La loi précise que cette aide peut être notamment versée aux occupants ou aux bailleurs sans titre de terrains publics ou privés, expulsés à la suite d’une opération d’aménagement, qu’il s’agisse de leur domicile ou d’un local à usage professionnel (petit commerce, atelier…). Peuvent en bénéficier également les occupants d’habitations construites dans des zones « exposées à un risque naturel prévisible » , et démolies pour cette raison.

Quatre facteurs

Le montant de l’aide est calculé en multipliant quatre facteurs :

• une valeur de base (à la date de l’arrêté, 700 euros par mètre carré pour les locaux d’habitation et 350 euros par mètre carré pour les locaux professionnels) ;

• un coefficient qui tient compte de « l’état technique et sanitaire de la construction » et de « la qualité des matériaux utilisés au regard de leur durabilité »  ;

• la surface du local ;

• et, lorsqu’il y a lieu, un coefficient « qui tient compte de la situation de la construction au regard des risques naturels, soit 0,8 si l’emprise de la construction est située dans une zone inconstructible d’un plan de prévention des risques naturels prévisibles ».
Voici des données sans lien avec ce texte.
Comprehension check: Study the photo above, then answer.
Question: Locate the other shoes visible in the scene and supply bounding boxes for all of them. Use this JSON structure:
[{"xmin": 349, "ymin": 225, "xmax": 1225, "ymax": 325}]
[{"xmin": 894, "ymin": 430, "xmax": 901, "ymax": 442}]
Les coefficients portant sur l’état technique et sanitaire du logement sont également fixés par l’arrêté, et varient selon que le logis est en état « médiocre », « moyen » ou « bon », et qu’il s’agisse d’un « abri de fortune » , d’une « construction en semi-dur » ou d’une « construction tout en dur ».

Le montant de l’aide peut être majoré de jusqu’à 15% si la durée d’occupation ou de location est égale ou supérieure à vingt-cinq ans.

Un enjeu majeur

Jusqu’ici, en l’absence d’un arrêté, la loi prévoyait que les conditions de versement des aides financières étaient déterminées par des conventions entre le bénéficiaire et « la personne publique maître d’ouvrage des équipements publics ou à l’initiative de l’opération d’aménagement, ou son concessionnaire ».

La question de l’habitat indigne et insalubre constitue un enjeu majeur pour les départements et régions d’outre-mer : dans les cinq départements d’outre-mer ainsi qu’à Saint-Martin, on compte quelque 70.000 maisons touchées par l’habitat insalubre ou informel, soit 200.000 personnes vivant dans des conditions de précarité absolue.